And yet, Valentine’s Day carries a strange contradiction.
Did you know it is one of the most common days for breakups?
For a holiday brimming with sappy poems, fragrant flowers, and sweet chocolate, it has earned a surprisingly bitter reputation. Perhaps that is because a day devoted to love forces us to reflect on what love actually is… and sometimes, upon closer examination, we discover that what we thought was love… wasn’t.
Believe it or not, our culture, and often even our families, do a poor job of teaching us what real, authentic love looks like.
We talk about butterflies in our stomachs and feeling lightheaded from a kiss. In love songs, boundaries blur and two people fuse into one. In stories, love is intense and consuming. The hero protects the heroine, but also possesses her, sealing devotion with the words: “You are mine.”
Sometimes we are taught to view love through obligation and duty. Love becomes something we owe. Something we earn by fulfilling expectations and playing our roles correctly. Love becomes sacrifice at the expense of the self.

But is that love?
I would argue that these versions are infatuation at best, and unhealthy, even abusive, at worst. And yet, between cultural depictions and our own internal patterns, we often confuse what love is.
We learn from our earliest experiences what love looks like. As we grow older, we don’t always seek what is healthy, we seek what is familiar.
I could list a million examples of unhealthy love. I could write out endless red flags. But the problem with red flags is that if something doesn’t match them exactly, we may dismiss what we feel.
We tell ourselves, “Well, it’s not abusive.”
And yet, something can fall short of abuse while still falling far short of love.
That is why I want to focus instead on what healthy love actually looks like.

THE TASKS =
1: According to the passage on Valentine's Day and love, what do we seek as we grow older instead of what is healthy?
2: Resume the passage on Valentine's Day and love from its final sentence, describing what healthy love actually looks like.
This data is not needed.

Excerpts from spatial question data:
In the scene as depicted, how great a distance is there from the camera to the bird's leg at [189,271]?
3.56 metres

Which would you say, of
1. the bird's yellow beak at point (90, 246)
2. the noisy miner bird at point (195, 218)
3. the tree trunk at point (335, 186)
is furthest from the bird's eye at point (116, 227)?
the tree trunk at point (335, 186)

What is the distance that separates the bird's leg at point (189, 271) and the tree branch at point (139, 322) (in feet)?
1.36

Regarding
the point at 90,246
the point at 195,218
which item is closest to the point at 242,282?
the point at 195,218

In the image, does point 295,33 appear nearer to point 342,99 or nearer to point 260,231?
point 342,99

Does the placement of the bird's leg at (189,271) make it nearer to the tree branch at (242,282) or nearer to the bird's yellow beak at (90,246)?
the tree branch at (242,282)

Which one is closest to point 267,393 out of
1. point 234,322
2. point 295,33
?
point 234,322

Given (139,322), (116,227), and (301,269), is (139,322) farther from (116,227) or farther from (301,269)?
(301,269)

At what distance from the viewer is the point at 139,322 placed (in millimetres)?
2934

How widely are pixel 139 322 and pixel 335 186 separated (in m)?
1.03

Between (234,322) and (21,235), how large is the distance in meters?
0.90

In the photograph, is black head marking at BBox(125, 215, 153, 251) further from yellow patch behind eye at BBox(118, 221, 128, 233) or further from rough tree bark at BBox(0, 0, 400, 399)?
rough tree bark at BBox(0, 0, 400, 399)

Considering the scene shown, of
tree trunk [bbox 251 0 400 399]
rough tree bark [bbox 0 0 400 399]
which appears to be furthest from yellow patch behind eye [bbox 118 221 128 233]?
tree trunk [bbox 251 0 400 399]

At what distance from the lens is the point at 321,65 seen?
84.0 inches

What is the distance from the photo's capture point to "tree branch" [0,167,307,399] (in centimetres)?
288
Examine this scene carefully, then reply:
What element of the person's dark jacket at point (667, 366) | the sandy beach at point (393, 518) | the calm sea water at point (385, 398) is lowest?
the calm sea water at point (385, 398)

* * *

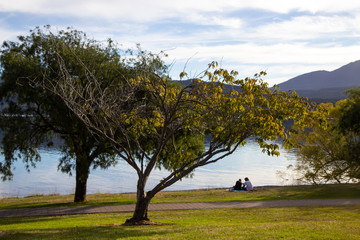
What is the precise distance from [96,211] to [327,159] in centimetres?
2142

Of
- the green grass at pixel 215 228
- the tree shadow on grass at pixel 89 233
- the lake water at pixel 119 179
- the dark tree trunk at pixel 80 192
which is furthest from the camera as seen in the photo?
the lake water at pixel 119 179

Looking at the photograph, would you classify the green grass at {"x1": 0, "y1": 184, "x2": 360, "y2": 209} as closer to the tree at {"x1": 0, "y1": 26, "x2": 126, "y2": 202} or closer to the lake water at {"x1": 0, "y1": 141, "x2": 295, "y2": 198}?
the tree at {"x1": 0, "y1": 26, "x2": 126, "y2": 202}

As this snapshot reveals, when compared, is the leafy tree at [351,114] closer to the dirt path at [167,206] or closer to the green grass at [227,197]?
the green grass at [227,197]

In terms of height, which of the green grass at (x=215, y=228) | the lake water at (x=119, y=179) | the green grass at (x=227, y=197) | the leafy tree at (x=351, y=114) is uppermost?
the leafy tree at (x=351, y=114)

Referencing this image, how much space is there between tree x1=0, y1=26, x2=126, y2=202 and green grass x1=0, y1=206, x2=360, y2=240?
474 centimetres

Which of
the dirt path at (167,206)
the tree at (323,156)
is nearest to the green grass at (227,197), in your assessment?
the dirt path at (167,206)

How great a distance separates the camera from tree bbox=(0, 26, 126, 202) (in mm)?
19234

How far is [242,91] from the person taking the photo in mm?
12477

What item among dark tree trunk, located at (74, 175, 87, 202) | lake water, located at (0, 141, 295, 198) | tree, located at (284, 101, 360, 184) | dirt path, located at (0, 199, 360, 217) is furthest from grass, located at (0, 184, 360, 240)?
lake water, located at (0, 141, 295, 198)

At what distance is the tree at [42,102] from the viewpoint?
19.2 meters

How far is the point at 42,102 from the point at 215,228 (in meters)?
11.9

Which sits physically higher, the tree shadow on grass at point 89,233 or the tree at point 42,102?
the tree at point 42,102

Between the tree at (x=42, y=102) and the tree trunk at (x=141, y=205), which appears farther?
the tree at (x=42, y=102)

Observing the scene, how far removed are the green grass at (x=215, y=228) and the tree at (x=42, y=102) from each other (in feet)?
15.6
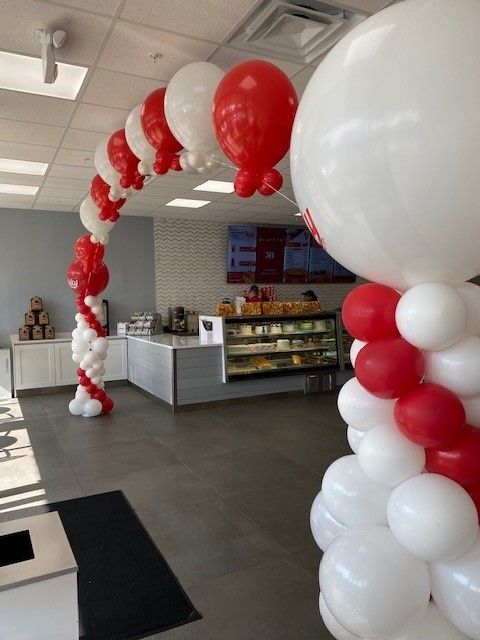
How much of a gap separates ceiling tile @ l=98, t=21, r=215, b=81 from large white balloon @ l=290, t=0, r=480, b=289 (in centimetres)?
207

SOLVED TASKS =
1: We seek what is familiar.

2:
Across poems, philosophy, research, and human experience, certain themes arise again and again. Love is more than a feeling or an attachment. Healthy love is a consistent presence, the willingness to stay, not because one must, but because one chooses to.
And while love may cost us something at times, it should never come at the cost of ourselves.
Healthy love is not self-erasure. It is not martyrdom. It is a widening sense of us that still contains a me. Sacrifice in love should not diminish either partner, but strengthen both.
To love someone is also to truly see them.
Love recognizes the beloved as they are: flawed, human, singular, worthy. Love says, “You matter. You are not interchangeable. You cannot simply be replaced.”
Love is not possession. It is not fear disguised as devotion. Nor is it the merging of two souls into one entwined being, as popular as the fated-mate trope may be.

Love does not have chains.
It is choice and freedom.
Healthy love enhances rather than restricts. It fosters growth rather than suffocation. One person is not diminished so the other can shine. Both are made better, not because they complete one another, but because they support one another.
In short, healthy love is a relationship where both people feel emotionally safe, seen as they are, and free to grow without fear of punishment, abandonment, or control.
Love says:
“I won’t disappear when you’re inconvenient.”
“I won’t punish you for being human.”
“I won’t leave you alone in your pain.”
But healthy love does not say:
“I will erase my own needs.”
“I will surrender my boundaries.”
“I will make your suffering my identity.”
Love is safety for both.
It allows both partners to exist without feeling they must earn their right to be there.
And perhaps that is the quiet challenge of Valentine’s Day, beneath all the roses and romance. Love is not something waiting for us in some distant future, once we are finally healed, finally perfect, finally enough. It is something we practice in the present, in the relationships we choose, in the boundaries we hold, in the way we refuse to mistake survival for devotion. A life well lived is not built “someday.” It is built here, now, in the steady courage to believe that love can be both real and safe, and that we are worthy of it exactly where we are.